In Literacy and Reading News, Brian Scott’ has an article about City National Bank (Los Angeles) and its Reading Is The Way Up(r) program. During February, the bank will provide 4,000 new books to four public elementary schools in Los Angeles. Kindergarteners who attend the February 5 book donation event will each take home a hardcover book! The donation is the culmination of a holiday book drive, where City National Bank matched the 2,000 books donated by Barnes & Noble customers in December 2009.
I would be completely remiss if I didn’t open with a link to Kidlitosphere Central. This is the newest representation of our collective efforts to promote, celebrate, discuss, and encourage reading of all that is related to children’s and young adult literature. Pam Coughlin (aka MotherReader) is the juggernaut behind this venture. Stop by the blogs page and you’ll be finding new resources for years to come!
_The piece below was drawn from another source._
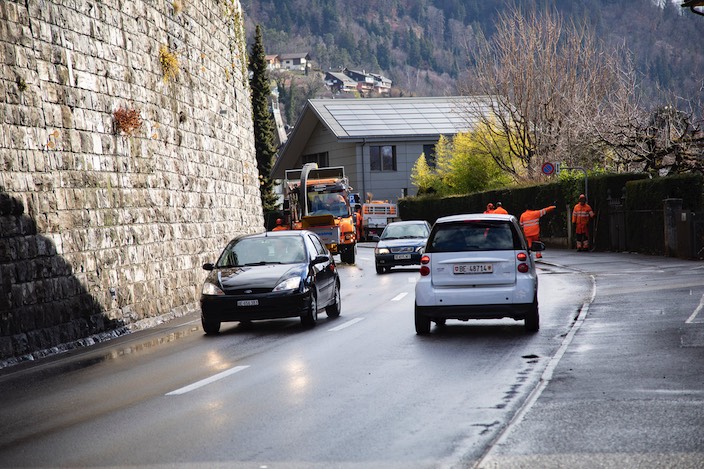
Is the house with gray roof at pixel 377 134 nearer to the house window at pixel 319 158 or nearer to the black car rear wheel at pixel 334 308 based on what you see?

In clicking through the links on RIF’s page of Motivational ideas, I came across EagerReaders.com, a resource for “helping parents find good books.” One the website, you’ll find helpful information for encouraging reading and book lists (more than 800 books sorted by category or reading level). Reviews are on the Eager Readers blog.
For those of us who work with books for children, Friday’s CPSC Ruling to put off testing in some products is huge. Lead in children’s products is a serious issue. That said, the CPSC’s everything-including-the-kitchen-sink testing program would have had devastating impact on bookstores and libraries. The “stay of testing” will give the panel more time to evaluate the rules, and “COULD relieve certain materials and products from lead testing.” (emphasis mine)
Want to be treated like a rock star? Can you teach in the UK? Are you a guy? According to this article in The Telegraph, only 13% of elementary school teachers in England are male. Ironically enough, it is the economy that is pushing men to consider teaching. Applications are up 40%. These quotes are worth repeating:
- Matthew Friday (32): “There is too much work and a lot of pressure, but I have some really experienced colleagues who are great role models for me. It is the only job I have ever really enjoyed doing and I feel so lucky that I don’t dread Monday mornings.” (emphasis mine)
- Simon Horrocks (40): “if you are motivated by self-worth and want to make a difference, there is nothing more rewarding.”